William James (1962, p.15) felt that "The definition of Psychology may be best given in the words of Professor Ladd, as the description and explanation of states of consciousness as such... Psychology is to be treated as a natural science..." (italics in original). As far as happiness is concerned, James made no mention, at least not in this book.
A recent introductory text (Silverman, 1971, p.1) definess Psychology as "...the science that seeks to measure, explain, and sometimes change the behavior of man and other animals.". Happiness is not mentioned anywhere in the same text.
Hebb's famous 'Textbook of Psychology' (1972, p.15) defines Psychology as "...the study of the more complex forms of integration or organization in behavior.". A definition, or even a mention, of happiness, is absent.
Fox (1972, p.5) maintains that: "Psychology is a science, but it is also a philosophy and an art. As a science, Psychology is the study of behavior. As a philosophy, it is the study of persons. As an art, it is the intuitive application of what is known about persons and their behavior.". However, Fox does not mention happiness in his book.
Before the suspicious reader begins to smell the rat, he might as well face the somber fact: there is no unequivocal definition of happiness, while there is a plethora of converging definitions of Psychology. Although happiness had been rather precisely conceptualized by Aristotle, as it will be explained below, for the most part, happiness seems to have been a rather nebulous and elusive concept, inextricably embedded in ethics. Despite such difficulties, 'happiness' has perhaps been one of the most widely used, misused, abused, and disused concepts in human history, in that order. It is singularly peculiar, that a term of such general usage as that of 'happiness' is almost impossible to define with an acceptable degree of reliability and validity. Yet everybody seems to know what it is, at least intuitively.
Most people might say, when buttonholed, that 'happiness' is something akin to joyous contentment and harmony; and that it is a highly desirable state of mind, intrinsically enjoyable. Perhaps 'happiness' is a notion of culture in general. Let's see it in some other languages.
The German equivalent of 'happiness' is 'Glückseligkeit', denoting a felicitous state of mind / soul. The French expression is 'bonheur', which denotes a state of perfect inner satisfaction. The German word approximates the Latin 'felix', while the French one the Latin 'beatus'; although the distinction is a very delicate one, and it is blurred.
Happiness is usually regarded as the highest ranking human value, both individual and collective, a value worth striving for, an end in itself (Jones et al., eds., 1977). While it may escape rigorous definition per se, and seems to be an empirically unverifiable abstraction, most people might vehemently object to the proposition that 'happiness' might be conceptually vacuous, perhaps even meaningless.
As far as Psychology (in the above sense) is concerned, despite a plethora of definitions, there seems to be a fair, i.e. acceptable consensus as to what it is. Its etymology notwithstanding, even in the loosest sense, Psychology is the study of the mind in general and the scientific study of behavior in particular; but it is neither the study nor the science of the 'soul' or the 'spirit' or the 'ghost' or any of the similar superficial and misleading, albeit popular notions. In other words, presently, the subject-matter of Psychology is behavior. However, this had not always been the case.

Task instructions -> In the passage on psychology and happiness, what French word is given as the equivalent of "happiness"? Use only the passage on psychology and happiness to answer.

Given information ->
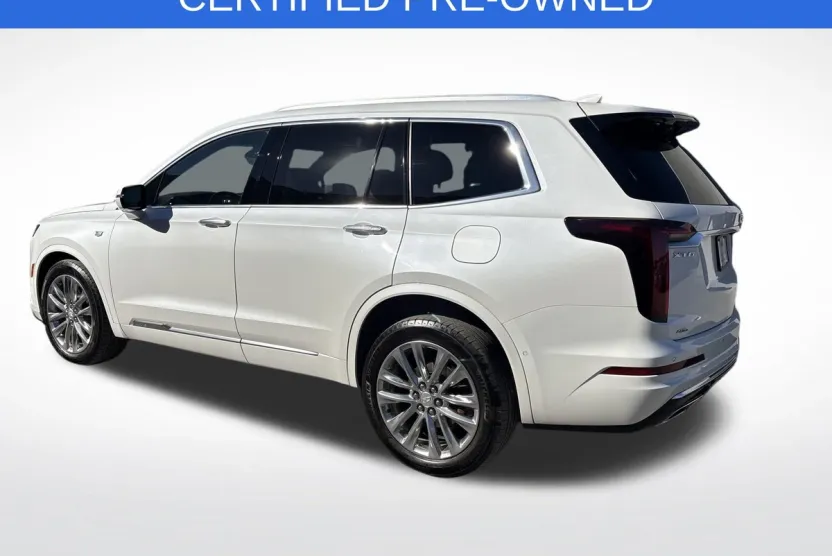 2023 Cadillac XT6 Premium Luxury photo 1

Exercise solution -> Bonheur